* **EXERCISE PROMPT**: The entries shown below are to be printed in full, unaltered.

Saved entries:
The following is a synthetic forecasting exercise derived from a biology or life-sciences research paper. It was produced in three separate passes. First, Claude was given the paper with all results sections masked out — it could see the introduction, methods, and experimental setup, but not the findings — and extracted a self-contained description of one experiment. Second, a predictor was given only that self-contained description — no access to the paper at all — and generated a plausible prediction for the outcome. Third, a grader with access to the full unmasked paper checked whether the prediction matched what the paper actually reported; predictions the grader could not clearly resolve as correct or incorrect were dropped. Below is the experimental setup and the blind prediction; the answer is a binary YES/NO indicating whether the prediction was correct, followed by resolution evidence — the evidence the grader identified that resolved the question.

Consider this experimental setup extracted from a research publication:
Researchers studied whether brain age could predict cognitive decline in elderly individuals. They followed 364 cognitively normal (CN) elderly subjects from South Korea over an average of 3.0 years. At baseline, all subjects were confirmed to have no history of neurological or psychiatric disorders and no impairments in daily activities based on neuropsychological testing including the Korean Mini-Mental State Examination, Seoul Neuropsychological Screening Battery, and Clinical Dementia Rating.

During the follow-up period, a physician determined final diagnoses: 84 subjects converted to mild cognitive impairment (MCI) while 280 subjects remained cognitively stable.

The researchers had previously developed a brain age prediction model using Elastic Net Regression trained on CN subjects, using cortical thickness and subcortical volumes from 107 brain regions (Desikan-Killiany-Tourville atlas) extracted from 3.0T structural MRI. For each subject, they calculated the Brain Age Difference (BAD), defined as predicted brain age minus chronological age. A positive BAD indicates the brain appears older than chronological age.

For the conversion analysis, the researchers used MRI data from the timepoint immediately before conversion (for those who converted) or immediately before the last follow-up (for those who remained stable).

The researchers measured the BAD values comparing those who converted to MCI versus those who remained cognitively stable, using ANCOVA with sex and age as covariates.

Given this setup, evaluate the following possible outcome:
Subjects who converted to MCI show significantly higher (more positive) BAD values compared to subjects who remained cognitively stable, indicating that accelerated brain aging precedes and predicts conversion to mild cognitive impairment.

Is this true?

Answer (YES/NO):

* **FINISHED EXERCISE**:
The following is a synthetic forecasting exercise derived from a biology or life-sciences research paper. It was produced in three separate passes. First, Claude was given the paper with all results sections masked out — it could see the introduction, methods, and experimental setup, but not the findings — and extracted a self-contained description of one experiment. Second, a predictor was given only that self-contained description — no access to the paper at all — and generated a plausible prediction for the outcome. Third, a grader with access to the full unmasked paper checked whether the prediction matched what the paper actually reported; predictions the grader could not clearly resolve as correct or incorrect were dropped. Below is the experimental setup and the blind prediction; the answer is a binary YES/NO indicating whether the prediction was correct, followed by resolution evidence — the evidence the grader identified that resolved the question.

Consider this experimental setup extracted from a research publication:
Researchers studied whether brain age could predict cognitive decline in elderly individuals. They followed 364 cognitively normal (CN) elderly subjects from South Korea over an average of 3.0 years. At baseline, all subjects were confirmed to have no history of neurological or psychiatric disorders and no impairments in daily activities based on neuropsychological testing including the Korean Mini-Mental State Examination, Seoul Neuropsychological Screening Battery, and Clinical Dementia Rating.

During the follow-up period, a physician determined final diagnoses: 84 subjects converted to mild cognitive impairment (MCI) while 280 subjects remained cognitively stable.

The researchers had previously developed a brain age prediction model using Elastic Net Regression trained on CN subjects, using cortical thickness and subcortical volumes from 107 brain regions (Desikan-Killiany-Tourville atlas) extracted from 3.0T structural MRI. For each subject, they calculated the Brain Age Difference (BAD), defined as predicted brain age minus chronological age. A positive BAD indicates the brain appears older than chronological age.

For the conversion analysis, the researchers used MRI data from the timepoint immediately before conversion (for those who converted) or immediately before the last follow-up (for those who remained stable).

The researchers measured the BAD values comparing those who converted to MCI versus those who remained cognitively stable, using ANCOVA with sex and age as covariates.

Given this setup, evaluate the following possible outcome:
Subjects who converted to MCI show significantly higher (more positive) BAD values compared to subjects who remained cognitively stable, indicating that accelerated brain aging precedes and predicts conversion to mild cognitive impairment.

Is this true?

Answer (YES/NO):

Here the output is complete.